■ Exercise description
Please copy out the entries below exactly, beginning with the line that contains "category: wildebeest" and ending with the line that contains "New Zealand, site EFH_HCAMG01, 2019-11-08", and include nothing outside that span.

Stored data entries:
-.-.-
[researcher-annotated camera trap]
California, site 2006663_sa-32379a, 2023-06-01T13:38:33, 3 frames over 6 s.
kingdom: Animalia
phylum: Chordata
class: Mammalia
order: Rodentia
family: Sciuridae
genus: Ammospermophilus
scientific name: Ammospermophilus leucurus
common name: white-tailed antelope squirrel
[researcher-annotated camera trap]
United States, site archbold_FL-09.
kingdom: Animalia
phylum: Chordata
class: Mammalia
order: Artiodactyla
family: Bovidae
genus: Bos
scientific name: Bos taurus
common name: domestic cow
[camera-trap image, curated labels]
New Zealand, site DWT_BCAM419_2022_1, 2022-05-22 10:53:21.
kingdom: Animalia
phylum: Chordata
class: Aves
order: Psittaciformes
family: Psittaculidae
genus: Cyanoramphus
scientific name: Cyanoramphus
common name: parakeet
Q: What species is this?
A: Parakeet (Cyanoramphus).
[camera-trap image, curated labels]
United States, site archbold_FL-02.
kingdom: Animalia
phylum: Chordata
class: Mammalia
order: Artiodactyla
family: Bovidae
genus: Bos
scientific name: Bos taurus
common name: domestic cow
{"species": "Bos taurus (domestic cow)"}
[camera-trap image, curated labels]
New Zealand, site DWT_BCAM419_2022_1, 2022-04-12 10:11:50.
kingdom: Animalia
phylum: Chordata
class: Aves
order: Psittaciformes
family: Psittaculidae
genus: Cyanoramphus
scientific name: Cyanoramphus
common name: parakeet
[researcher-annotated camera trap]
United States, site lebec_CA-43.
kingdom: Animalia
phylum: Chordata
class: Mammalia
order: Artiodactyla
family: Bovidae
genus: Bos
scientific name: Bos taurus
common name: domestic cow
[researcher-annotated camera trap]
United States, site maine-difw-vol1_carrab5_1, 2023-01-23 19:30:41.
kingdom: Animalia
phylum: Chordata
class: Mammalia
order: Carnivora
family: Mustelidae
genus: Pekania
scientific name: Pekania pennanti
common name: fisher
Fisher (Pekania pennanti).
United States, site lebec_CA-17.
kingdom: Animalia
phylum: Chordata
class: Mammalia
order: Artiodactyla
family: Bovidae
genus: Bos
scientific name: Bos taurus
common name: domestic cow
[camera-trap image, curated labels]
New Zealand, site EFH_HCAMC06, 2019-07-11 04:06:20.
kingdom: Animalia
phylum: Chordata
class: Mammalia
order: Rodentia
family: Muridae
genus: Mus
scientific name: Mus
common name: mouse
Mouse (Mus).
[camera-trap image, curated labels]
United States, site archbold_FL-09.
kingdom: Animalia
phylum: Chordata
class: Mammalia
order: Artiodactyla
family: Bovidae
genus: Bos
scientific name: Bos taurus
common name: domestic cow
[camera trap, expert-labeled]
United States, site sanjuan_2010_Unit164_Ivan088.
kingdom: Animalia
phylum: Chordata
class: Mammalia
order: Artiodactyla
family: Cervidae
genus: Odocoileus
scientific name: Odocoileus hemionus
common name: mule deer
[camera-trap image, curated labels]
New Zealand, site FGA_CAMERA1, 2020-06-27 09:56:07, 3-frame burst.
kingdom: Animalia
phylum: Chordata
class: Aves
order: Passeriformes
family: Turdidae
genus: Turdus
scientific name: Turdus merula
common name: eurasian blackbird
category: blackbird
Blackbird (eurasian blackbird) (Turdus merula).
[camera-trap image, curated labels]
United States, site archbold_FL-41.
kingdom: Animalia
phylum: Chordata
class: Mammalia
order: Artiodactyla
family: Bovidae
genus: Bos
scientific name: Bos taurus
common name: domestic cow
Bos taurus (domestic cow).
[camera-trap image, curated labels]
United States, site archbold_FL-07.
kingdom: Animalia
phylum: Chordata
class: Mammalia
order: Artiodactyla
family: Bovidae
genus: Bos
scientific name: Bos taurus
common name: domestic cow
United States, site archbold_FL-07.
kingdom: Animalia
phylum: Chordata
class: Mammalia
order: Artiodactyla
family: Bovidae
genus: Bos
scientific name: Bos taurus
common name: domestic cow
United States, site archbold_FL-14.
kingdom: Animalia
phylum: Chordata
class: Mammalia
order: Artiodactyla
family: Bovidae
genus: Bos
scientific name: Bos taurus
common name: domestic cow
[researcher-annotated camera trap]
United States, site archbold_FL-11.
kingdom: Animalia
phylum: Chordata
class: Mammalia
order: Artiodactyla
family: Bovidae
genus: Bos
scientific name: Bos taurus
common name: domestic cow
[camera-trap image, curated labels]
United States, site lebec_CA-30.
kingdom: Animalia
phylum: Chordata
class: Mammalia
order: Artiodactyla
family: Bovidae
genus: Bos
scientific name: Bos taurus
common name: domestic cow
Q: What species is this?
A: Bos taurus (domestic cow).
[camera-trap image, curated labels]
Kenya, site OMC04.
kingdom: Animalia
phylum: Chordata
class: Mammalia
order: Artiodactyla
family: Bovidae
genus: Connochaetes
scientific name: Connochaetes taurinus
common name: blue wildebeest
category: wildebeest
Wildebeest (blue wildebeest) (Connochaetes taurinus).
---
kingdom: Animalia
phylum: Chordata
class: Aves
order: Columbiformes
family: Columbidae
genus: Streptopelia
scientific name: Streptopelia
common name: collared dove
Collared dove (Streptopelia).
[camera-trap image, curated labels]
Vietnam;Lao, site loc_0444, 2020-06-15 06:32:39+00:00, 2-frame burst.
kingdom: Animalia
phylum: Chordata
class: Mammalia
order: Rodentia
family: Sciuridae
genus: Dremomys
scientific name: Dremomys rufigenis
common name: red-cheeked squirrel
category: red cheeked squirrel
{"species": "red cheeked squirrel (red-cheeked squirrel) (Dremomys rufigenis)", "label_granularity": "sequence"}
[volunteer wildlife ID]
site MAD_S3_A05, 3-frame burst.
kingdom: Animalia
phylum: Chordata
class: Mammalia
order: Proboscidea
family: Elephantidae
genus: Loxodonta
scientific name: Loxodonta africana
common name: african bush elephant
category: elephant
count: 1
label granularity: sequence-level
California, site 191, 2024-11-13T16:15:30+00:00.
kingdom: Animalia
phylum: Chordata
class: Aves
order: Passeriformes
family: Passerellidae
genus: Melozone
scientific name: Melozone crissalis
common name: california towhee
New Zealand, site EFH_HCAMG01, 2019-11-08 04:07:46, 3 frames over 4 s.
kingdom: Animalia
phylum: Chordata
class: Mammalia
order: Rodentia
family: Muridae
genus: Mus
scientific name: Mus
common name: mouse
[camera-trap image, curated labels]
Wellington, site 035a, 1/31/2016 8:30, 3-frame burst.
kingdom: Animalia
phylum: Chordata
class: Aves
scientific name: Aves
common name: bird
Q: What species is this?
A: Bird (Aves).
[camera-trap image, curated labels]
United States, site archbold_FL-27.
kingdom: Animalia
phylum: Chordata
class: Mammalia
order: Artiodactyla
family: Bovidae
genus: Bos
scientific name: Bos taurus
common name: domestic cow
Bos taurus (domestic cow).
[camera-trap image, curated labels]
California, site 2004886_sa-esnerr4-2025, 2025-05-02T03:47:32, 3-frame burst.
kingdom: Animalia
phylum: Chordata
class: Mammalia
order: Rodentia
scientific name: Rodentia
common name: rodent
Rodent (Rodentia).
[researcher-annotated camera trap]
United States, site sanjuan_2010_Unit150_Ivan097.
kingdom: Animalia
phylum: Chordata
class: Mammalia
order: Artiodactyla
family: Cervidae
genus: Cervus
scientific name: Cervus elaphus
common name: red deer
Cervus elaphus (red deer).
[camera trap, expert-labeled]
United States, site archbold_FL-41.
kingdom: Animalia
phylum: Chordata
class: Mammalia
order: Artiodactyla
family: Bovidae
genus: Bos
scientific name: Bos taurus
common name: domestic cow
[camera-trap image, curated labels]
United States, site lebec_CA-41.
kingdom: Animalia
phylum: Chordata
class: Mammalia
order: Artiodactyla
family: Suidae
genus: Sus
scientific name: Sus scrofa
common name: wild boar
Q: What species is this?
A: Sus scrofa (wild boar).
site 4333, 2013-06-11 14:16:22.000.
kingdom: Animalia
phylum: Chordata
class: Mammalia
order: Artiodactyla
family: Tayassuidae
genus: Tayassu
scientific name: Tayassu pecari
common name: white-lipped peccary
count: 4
-.-.-
■ Task solution
category: wildebeest
Wildebeest (blue wildebeest) (Connochaetes taurinus).
---
kingdom: Animalia
phylum: Chordata
class: Aves
order: Columbiformes
family: Columbidae
genus: Streptopelia
scientific name: Streptopelia
common name: collared dove
Collared dove (Streptopelia).
[camera-trap image, curated labels]
Vietnam;Lao, site loc_0444, 2020-06-15 06:32:39+00:00, 2-frame burst.
kingdom: Animalia
phylum: Chordata
class: Mammalia
order: Rodentia
family: Sciuridae
genus: Dremomys
scientific name: Dremomys rufigenis
common name: red-cheeked squirrel
category: red cheeked squirrel
{"species": "red cheeked squirrel (red-cheeked squirrel) (Dremomys rufigenis)", "label_granularity": "sequence"}
[volunteer wildlife ID]
site MAD_S3_A05, 3-frame burst.
kingdom: Animalia
phylum: Chordata
class: Mammalia
order: Proboscidea
family: Elephantidae
genus: Loxodonta
scientific name: Loxodonta africana
common name: african bush elephant
category: elephant
count: 1
label granularity: sequence-level
California, site 191, 2024-11-13T16:15:30+00:00.
kingdom: Animalia
phylum: Chordata
class: Aves
order: Passeriformes
family: Passerellidae
genus: Melozone
scientific name: Melozone crissalis
common name: california towhee
New Zealand, site EFH_HCAMG01, 2019-11-08 04:07:46, 3 frames over 4 s.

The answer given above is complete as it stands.